La qualità di una birra alla spina dipende da molti fattori che vanno ben oltre il momento del versamento: comprende la gestione dell’impianto, la pulizia delle linee, la rotazione dei fusti, e persino la disposizione fisica dei tubi che collegano il fusto alla spina. È un sistema complesso, e ogni sua componente incide sul risultato finale nel bicchiere.

Il numero di spine e la rotazione

Avere molte spine non è sinonimo di qualità: è spesso il contrario. Ogni referenza collegata all’impianto deve essere consumata entro tempi ragionevoli. Un fusto che rimane collegato per troppi giorni va incontro a due problemi inevitabili. Il primo: man mano che la birra diminuisce, la CO₂ presente nello spazio vuoto tende a sciogliersi nel liquido rimanente, rendendo la birra acidula e sgradevole. Il secondo: nonostante la presenza di CO₂, la birra è comunque esposta a minime quantità d’aria che filtrano dal beccuccio della spina, inducendo progressiva ossidazione.
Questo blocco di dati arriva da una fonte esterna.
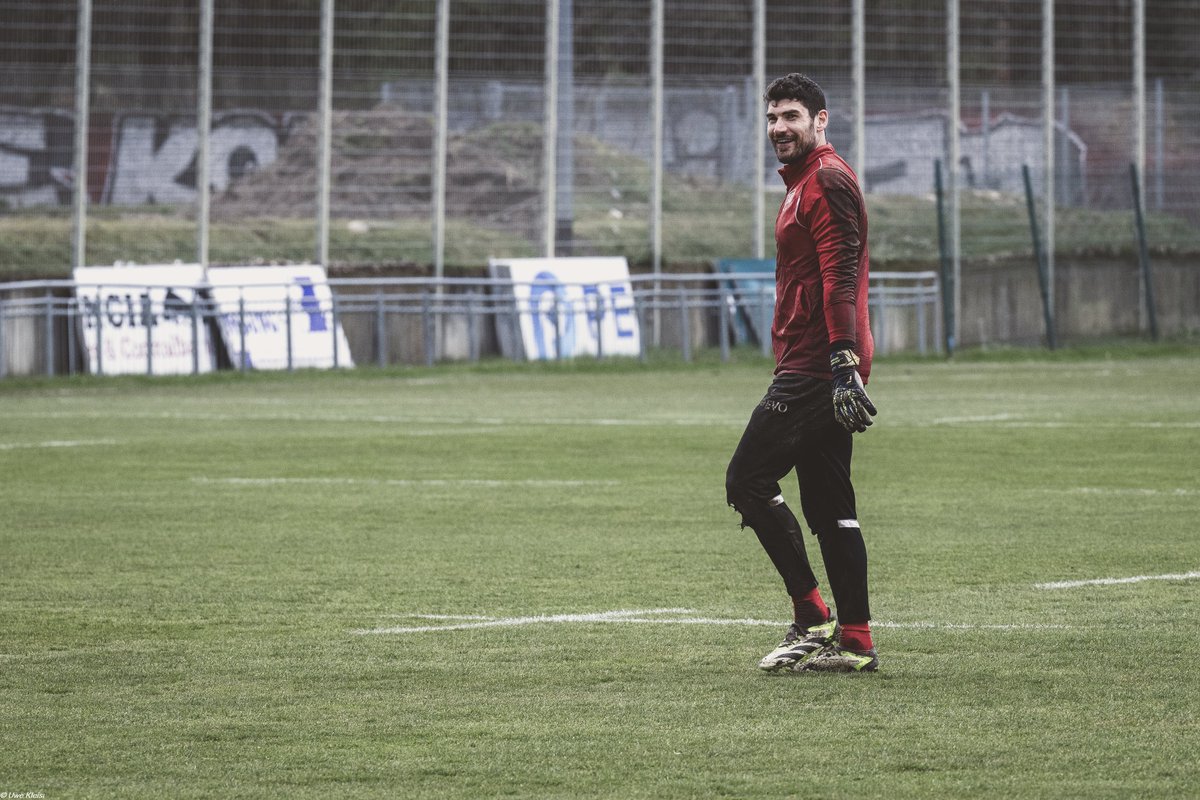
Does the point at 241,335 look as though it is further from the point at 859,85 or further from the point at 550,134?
the point at 859,85

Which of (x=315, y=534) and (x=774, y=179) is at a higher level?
(x=774, y=179)

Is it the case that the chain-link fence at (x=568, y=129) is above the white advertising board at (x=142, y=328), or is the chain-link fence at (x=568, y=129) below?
above

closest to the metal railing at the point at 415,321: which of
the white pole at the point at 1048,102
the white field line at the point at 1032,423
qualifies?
the white pole at the point at 1048,102

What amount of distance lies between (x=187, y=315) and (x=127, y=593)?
21.0m

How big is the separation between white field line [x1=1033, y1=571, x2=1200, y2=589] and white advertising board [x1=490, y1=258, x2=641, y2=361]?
2239cm

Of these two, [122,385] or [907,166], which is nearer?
[122,385]

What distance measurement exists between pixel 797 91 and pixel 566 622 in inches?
83.3

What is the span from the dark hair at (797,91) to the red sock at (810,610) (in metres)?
1.57

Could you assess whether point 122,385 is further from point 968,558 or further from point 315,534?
point 968,558

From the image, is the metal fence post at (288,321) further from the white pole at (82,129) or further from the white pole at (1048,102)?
the white pole at (1048,102)

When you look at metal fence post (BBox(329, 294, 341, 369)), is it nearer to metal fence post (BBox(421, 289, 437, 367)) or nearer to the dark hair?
metal fence post (BBox(421, 289, 437, 367))

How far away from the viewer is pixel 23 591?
9133mm

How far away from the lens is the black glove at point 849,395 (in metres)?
6.96

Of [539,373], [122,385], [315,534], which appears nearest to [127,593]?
[315,534]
La soglia critica è indicativamente di 3 giorni: oltre questo limite, il decadimento organolettico diventa percettibile.

La pulizia delle linee

È probabilmente il fattore più critico e più spesso trascurato nel servizio alla spina. Ogni flusso di birra nelle condutture deposita sulle pareti dei tubi un sottile strato di sostanze organiche. Se non rimosso regolarmente con appositi detergenti, questo strato si stratifica e col tempo inizia a sfogliarsi, rilasciando residui nel liquido in transito. Il risultato è una birra innaturalmente velata, con sentori solforati o di uova marce, e profumi e sapori compromessi. Non è la birra a essere difettosa: è l’impianto sporco.

La pulizia delle linee richiede tempo, comporta perdite di prodotto e non è mai piacevole da fare. Ma è uno degli interventi più importanti per la qualità finale della birra servita. Un impianto pulito fa la differenza tra un locale mediocre e un locale che rispetta il prodotto e il cliente.

La gestione della cantina

I fusti devono essere conservati in una cella refrigerata o in un locale a temperatura costante e non elevata. I frigoriferi per le bottiglie non devono essere a temperatura eccessivamente bassa. La luminosità deve essere ridotta per evitare il “colpo di luce” — il difetto causato dall’esposizione ai raggi UV che degrada gli isoumuloni del luppolo producendo sentori di puzzola. Una cantina ben gestita è la base invisibile di un servizio di qualità.